Correlations are often considered an important measure to understand the underlying (probably hidden) patterns in data sets. But as with other statistical measures, a complex situation (many variables, many rows of data) is reduced to a simple numeric value which might be problematic. For example, Ancombe’s quartet shows four totally different patterns of data with the same median, variance, correlation and linear regression.
Source: Wikipedia (https://en.wikipedia.org/wiki/Anscombe’s_quartet)
Many articles about correlations also focus on the difference between correlations with and without causality. For example, there is a correlation between the sales of ice cream and the number of cases of sunburn. Having such a correlation allows to estimate one fact (e.g. cases of sunburn) with the observations of another fact (e.g. sales of ice cream). However, there is no direct causality between the two which means that you cannot control one fact with the other. For example, if you prohibit selling ice cream, you will not influence the cases of sunburn. The correlation however is still valid because the two fact share the same reason (hot temperature in summer because of high solar radiation). So, correlations can be divided in at least three classes:
- causality (A => B)
- correlation with a common reason (there exists a C with C=>A and C=>B and as a result A correlates with B)
- correlation without a common reason / accidental correlations (there doesn’t exist any C with C=>A and C=>B and the correlation between A and B is purely random and not reliable)
While the first two are a reliable source for detecting patterns in data sets, the accidental correlations might lead to wrong results. You can find a lot of strange and even funny correlations, for example on this website (divorce rate in Main perfectly correlates with the consumption of margarine). Another very prominent example is the correlation between media mentions of Jennifer Lowrence and the Dow Jones, which was explained by Tom Fawcett in his article “Avoiding common mistakes with time series”:
As a consequence, we need to avoid these false correlations. But do these correlation appear likely or are they a very rare observation? Well, the sheer amount of internet sources showing funny examples as the one above could indicate that false correlations are not unlikely to happen.
In order to investigate this, I used generated random walk processes based on normally distributed random values. Random walk processes are processes were the random variable is the delta of two points (not the absolute value of the point). Many real life processes can be described as random walk processes, for example temperature (for machine sensors or for weather data), birth rates, even sales (at least to some extend) etc., so these processes are likely to be seen when analyzing time series data.

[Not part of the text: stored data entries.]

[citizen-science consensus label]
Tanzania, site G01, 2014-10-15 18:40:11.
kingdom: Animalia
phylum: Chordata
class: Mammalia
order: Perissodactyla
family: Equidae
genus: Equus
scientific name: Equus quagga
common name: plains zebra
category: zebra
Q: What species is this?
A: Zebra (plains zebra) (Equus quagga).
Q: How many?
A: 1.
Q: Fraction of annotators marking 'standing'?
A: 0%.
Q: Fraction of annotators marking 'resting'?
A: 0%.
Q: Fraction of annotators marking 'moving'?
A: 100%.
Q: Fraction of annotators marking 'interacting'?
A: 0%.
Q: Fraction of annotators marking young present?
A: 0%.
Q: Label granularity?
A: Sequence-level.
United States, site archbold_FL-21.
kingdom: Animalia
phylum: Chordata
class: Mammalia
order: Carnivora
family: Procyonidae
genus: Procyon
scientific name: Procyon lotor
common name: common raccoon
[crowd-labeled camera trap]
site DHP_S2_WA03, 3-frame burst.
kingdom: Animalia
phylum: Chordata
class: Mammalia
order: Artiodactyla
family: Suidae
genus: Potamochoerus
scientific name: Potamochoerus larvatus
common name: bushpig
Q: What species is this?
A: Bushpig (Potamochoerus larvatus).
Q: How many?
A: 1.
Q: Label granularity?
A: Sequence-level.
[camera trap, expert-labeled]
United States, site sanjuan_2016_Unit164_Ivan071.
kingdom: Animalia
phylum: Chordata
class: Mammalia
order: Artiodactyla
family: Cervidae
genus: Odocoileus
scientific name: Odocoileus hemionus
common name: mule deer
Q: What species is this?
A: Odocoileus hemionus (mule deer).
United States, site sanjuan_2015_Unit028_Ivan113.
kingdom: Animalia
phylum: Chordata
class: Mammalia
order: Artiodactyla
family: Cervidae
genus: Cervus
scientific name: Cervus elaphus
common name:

The setup for the experiment was to generate 10 variables with 100 observations each. Here is an example:
Next, I calculated the correlation matrix for the 10 variables to find strong positive/negative correlation:
As you can see we have some series with a strong correlation, especially with a strong positive correlation (deep blue = series 6 and series 10 with a correlation of .83) in this example. Plotting the series with the strong correlation looks like this:
Of course, not every combination correlates well, for example series 6 and 8 have a correlation near zero. But in this example with just 10 variables we found 2 with a good correlation although the series were created randomly. Since this was just a single random experiment with no statistical relevance, I repeated the experiment 100,000 times (Monte Carlo). The random number generator was Mersenne Twister, normally distributed random variables have been computed using Box-Muller. Here is the distribution of the best absolute correlation between two variables in each experiment:
It may be surprising that such a majority of our random experiments ended with at least two series with a good correlation. The result shows that in 99% of the experiments the best correlation was at least .7, in 88% it was at least .8 and in 34% at was at least .9.
This means that with a confidence of almost 90% we can expect a correlation of .8 for this random experiment or in other words, it is very likely to find a correlation of 10 random walk processes (with 100 observations each). This also means, that when analyzing data you should not blindly celebrate any correlation being found but in the opposite be very skeptical about correlations in your data. You might argue that this effect is a result of our relative short time series with only 100 values (“rows”) for 10 given variables. However, repeating the test for 10,000 values per variable gives exactly the same result. The most important influence is the number of variables. While the correlation is rather poor with 2 or 3 variables, you can be almost absolutely sure to find a correlation of above .8 with 25 variables as shown in the table and chart below (black line: Correlation of .8 and above, the shaded area shows the range from correlation .7 to .9).
Correlations of variables in data sets are often put on the same level with meaning. One may think to have found a hidden pattern when a correlation is detected. However, this post shows that correlations are not rare, but are very likely to be discovered even in randomized data sets with only 10 variables. As a result, we need to carefully examine each correlation we find in a data set. A first step can be to use a holdout and to test the discovered correlations on the holdout data set (much like we use training and testing data sets in data mining).